What a I like about Pandoc compared to full featured site generators is it’s bashiness. No gems, no Python packages, no npm orgies, etc. Install the package and you’re good to go. On top of that, the logic is up to you. I wanted something dead simple and Pandoc delivered in almost no time. And all lessons learned can easily be applied to more every day Pandoc scenarios.

Why make static websites?

Static websites are so 1999. $insertYourFavoriteCSSHere with all it’s dynamicness is sooo much better. Why would anyone bother with static HTML? You still use Dreamweaver? Golive?

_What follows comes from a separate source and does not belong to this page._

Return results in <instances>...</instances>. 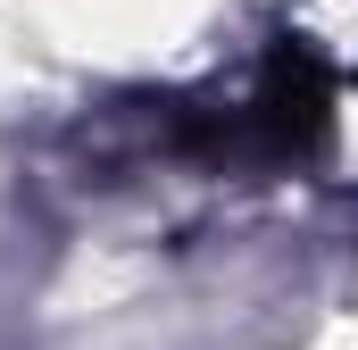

Yes, CMS have their place and are useufl. Larger websites managed by multiple people clearly benefit from those solutions. I used to be a die hard Typo3 user using it for absolutly everything.

But let me give you a few reasons I prefer to avoid them:

  • They require a stack to run. No PHP, no database, no Wordpress. (just one example)
  • Without your stack you can’t see your website. This makes archiving it hard.
  • Code and content are separate. An advantage for large websites, small sites (like mine) would benefit from keeping the content directly in the git repository.
  • CMS and their stacks are subject to security issues and require constant patching. Usually when you’re on holiday or in the middle of some important project.
  • Performance may not be stellar.

For small sites the static approach makes sense. Interactive elements can be added through APIs and JavaScript. Think of comments or contact forms. There’s no reason to keep everything dynamic just for a few such features.

As always it’s about the right tool for the job. Yet instead of blindly dismissing the option of static HTML as 1999 I encourage you to take a look, Pandoc or otherwise.